Founded in 2014, Surterra Wellness claims to be “one of the fastest growing and leading medical cannabis companies in the United States.” W.The company offers a variety of products in multiple delivery options—including vaporizer pens, tinctures, oral sprays, topical creams, time-released transdermal patches, and soon-to-be be-launched softgels.
Wrigley, says he got into the industry mainly because of marijuana’s medical benefits, Bloomberg reports. He said he’s tapping his experience with product distribution and brand-building to drive growth at Surterra. “When I understood the massive benefits, it really changed my mind about the industry,” Wrigley said in an interview with the business news outlet. “You don’t see too many opportunities to have that kind of impact in an industry that is being created from scratch.”

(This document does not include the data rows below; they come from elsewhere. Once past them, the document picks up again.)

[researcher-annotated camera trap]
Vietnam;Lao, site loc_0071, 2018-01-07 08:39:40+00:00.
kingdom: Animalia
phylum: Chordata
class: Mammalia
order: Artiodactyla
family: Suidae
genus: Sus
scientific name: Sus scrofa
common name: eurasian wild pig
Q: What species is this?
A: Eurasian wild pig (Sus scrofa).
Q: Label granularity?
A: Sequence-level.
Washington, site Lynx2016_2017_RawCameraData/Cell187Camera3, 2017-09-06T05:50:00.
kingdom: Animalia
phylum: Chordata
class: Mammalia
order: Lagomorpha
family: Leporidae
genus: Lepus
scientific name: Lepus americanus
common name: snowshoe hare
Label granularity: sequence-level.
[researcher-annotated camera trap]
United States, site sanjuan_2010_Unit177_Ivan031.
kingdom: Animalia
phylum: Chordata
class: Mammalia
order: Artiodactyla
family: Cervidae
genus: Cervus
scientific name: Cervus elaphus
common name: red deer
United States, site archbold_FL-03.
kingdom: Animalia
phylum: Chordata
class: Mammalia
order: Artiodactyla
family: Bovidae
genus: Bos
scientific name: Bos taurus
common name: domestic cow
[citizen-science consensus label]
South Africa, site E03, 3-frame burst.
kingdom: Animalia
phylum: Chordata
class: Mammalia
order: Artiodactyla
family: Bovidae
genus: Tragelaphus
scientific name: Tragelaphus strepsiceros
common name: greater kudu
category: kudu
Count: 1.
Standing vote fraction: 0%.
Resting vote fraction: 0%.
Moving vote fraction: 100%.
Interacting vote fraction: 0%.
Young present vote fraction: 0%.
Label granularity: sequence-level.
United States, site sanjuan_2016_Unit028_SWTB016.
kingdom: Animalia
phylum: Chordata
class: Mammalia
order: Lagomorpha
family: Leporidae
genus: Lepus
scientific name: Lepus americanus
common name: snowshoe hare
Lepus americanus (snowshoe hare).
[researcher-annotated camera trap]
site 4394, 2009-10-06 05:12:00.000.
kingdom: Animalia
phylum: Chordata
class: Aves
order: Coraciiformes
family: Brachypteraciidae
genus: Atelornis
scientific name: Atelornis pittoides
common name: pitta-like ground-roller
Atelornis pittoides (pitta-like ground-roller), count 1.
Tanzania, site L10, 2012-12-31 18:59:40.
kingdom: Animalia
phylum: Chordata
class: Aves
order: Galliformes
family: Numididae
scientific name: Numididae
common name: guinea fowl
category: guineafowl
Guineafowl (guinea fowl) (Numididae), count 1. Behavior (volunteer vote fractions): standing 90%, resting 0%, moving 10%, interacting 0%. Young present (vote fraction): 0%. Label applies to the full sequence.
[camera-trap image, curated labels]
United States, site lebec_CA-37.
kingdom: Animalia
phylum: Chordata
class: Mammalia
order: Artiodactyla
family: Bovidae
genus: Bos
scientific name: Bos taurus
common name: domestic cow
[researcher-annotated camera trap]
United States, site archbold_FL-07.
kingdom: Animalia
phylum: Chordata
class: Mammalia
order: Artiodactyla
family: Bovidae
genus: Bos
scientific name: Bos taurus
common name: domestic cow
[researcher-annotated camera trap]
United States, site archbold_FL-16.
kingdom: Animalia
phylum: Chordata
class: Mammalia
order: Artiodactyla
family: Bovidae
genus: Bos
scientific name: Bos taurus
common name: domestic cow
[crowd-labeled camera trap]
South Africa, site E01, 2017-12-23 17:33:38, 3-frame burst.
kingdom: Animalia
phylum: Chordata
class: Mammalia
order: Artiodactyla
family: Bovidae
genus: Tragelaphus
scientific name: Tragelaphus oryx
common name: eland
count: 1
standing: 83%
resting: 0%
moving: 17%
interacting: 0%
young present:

Wrigley said Surterra plans to eventually participate in the domestic recreational marijuana market, which is forecast to surge above $5 billion this year. Indeed, the Gallup poll says that the percentage of those who have tried marijuana (45%) is at its highest since 1969. One in eight Americans current smokes pot, the pollsters say. Despite some hesitation because of the federal ban, the transition of billions of dollars into the legal U.S. economy from the black market is drawing a lot interest from investors.
“Everyone seems to be in there because they think they’re going to make tons of money,” Wrigley said. “Some will and some will be sorely surprised when they understand how complex it is.”